My name is Florentin. I am thirty-four years old. My wife, Carmen and I live forty kilometers outside a big city in Romania. Carmen has a 19-yeard old daughter who just gave birth to a healthy kid. I have an education as a car-painter, but there’s no jobs to find in that business in Romania, so like the rest of the guys from our camp here in Folkets Park, we are searching for jobs to get. Even though Denmark is cold, and the lack of summer doesn’t really help, we’re trying to get the best of it. We organize – some takes care of the camp and others go on the street to collect refund or find stuff we can use for the camp. It’s very cold at night, so a warm jacket can help you get a proper sleep for the night. We have a small farm back home, growing vegetables and selling them at the local market – we thought we could use the skills from this in Denmark, but no luck yet. We have to be inventive and stay together in our group in order to survive. Hopefully we’ll earn enough money to get home and see our family soon.

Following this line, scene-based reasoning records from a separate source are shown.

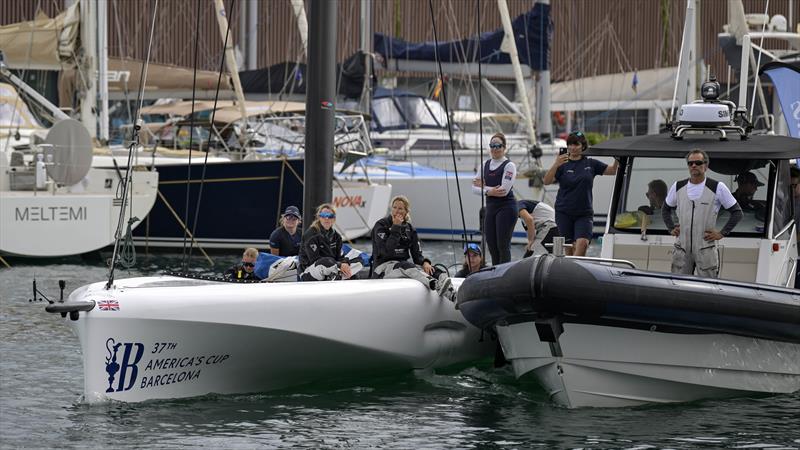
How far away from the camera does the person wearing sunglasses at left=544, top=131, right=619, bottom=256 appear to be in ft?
44.5

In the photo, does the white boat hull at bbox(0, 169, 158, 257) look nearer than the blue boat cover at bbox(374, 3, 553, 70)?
Yes

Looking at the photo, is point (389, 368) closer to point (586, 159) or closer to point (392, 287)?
point (392, 287)

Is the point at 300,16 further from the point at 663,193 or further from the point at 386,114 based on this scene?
the point at 663,193

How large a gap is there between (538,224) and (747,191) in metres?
3.02

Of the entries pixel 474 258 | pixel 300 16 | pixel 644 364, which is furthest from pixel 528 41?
pixel 644 364

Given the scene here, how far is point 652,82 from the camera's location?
33.5m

I’m Manuel. I’m forty years old. I come from Romania, and since it’s a poor country I felt forced to search for jobs in other countries to feed my wife and kids at home. I’ve been here for just over a month, and haven’t found a job to earn good money of, so I’ve been collecting refund since I arrived. I was at Roskilde Festival with a group of other Romanians. Since I’m from the countryside it was a great shock for me to see all these drunk teenagers. Especially the young, pretty women who’d sit around men taking a piss. I think the danes are beautiful, but their drinking habits doesn’t suit me. I could only affort to be at Roskilde for two days, I collected for almost one thousand kroner which is what the ticket home costs. Hopefully I’ll leave next thursday, but I’ve heard the bus is almost fully booked.